Nov 04, 2005 23:55
So I wrote this letter to a certain someone...
B/c this is the only way I could get some of these feelings out...
I know this is pretty lame...
but whatever...
its been on my mind all night and I cant really concentrate so I have to get it out.
"Tonight, I was brave for a second in time. I called you, but then realized it was a mistake. I hung up before I ever gave you a chance to answer. Though it was you who hurt me, I keep thinking like it was my fault. Why do I let you get the best of me? You always bring out the worst in me. It was supposed to be a night to remember, that it was, I suppose. You left without a word, and stomped on me on your way out. You lied, you pretended to be someone you're obviously not, you’re a fake. Why do I keep holding on to you after all this time? Even now when I’m hurting so badly, I can’t seem to let go. I like you or I did, or I don’t really know. Even still, I wasn’t expecting anything of that sort from you, but you told me we were good friends, and I believed you. What a fool I was to think that we could have fun. The only thing I expected from you was to treat me like the friend you said I was. And yet, you couldn’t even do that. What a coward you are.

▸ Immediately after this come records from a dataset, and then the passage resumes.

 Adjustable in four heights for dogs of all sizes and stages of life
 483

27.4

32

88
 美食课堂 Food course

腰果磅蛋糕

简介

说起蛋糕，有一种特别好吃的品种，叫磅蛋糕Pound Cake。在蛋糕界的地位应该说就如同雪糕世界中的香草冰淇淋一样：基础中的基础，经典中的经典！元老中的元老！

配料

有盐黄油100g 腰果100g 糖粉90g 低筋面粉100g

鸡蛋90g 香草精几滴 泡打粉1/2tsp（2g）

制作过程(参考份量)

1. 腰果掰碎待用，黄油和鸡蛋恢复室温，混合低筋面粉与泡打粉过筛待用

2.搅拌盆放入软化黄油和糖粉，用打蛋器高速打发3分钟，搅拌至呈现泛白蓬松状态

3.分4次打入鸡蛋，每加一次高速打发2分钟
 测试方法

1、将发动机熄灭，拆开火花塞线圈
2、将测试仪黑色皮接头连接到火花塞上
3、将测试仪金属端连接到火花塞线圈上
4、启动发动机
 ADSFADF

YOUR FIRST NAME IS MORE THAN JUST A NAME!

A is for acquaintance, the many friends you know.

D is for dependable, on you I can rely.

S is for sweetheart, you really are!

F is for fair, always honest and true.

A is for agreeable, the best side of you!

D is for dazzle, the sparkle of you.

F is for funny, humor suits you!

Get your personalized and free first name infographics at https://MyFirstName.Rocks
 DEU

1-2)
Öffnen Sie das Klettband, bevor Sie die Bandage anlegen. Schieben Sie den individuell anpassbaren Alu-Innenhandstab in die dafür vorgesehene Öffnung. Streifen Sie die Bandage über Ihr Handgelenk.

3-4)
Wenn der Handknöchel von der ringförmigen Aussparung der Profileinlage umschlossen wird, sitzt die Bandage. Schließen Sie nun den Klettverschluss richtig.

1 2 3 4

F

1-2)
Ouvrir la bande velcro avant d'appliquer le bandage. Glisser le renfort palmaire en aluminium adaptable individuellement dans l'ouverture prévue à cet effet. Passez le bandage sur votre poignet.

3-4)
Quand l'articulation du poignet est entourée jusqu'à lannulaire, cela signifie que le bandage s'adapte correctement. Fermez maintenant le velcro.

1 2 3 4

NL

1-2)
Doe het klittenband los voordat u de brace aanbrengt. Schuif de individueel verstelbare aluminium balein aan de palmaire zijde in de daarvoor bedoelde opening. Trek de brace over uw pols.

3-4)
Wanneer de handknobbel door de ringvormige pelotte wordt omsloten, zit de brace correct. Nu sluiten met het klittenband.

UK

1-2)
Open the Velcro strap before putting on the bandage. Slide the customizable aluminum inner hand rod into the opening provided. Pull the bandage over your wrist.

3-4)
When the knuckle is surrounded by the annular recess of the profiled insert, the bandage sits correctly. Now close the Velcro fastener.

You can’t even own up to what you’ve done. You just keep pretending like everything’s okay. You tell me hey, smile and wave. But I can’t say anything back. Every time I look at you I remember how you treated me, and it hurts, more than anything. I expected so much more from you. I thought you were better than that. Tonight, my brother gave me a piece of advice. I told him that it was okay for me to be mean to you b/c you were a jerk to me. But he corrected me. He said that I should be better than you and not play the game that you played, and that two wrongs don’t make a right. I know this is true, maybe that’s why I feel the way I do. I feel bad for ignoring you and being rude. But you ignored me and you were rude to me, too! I keep thinking that maybe giving you a dose of your own medicine will make you see. You seem so oblivious to the fact that I'm upset with you. And if you do realize it, do you just not care? As I ramble on, I know this does me no good. But I guess it’s nice to get this out there to you. Whether you realize it’s for you or not. Whether you even read this or not."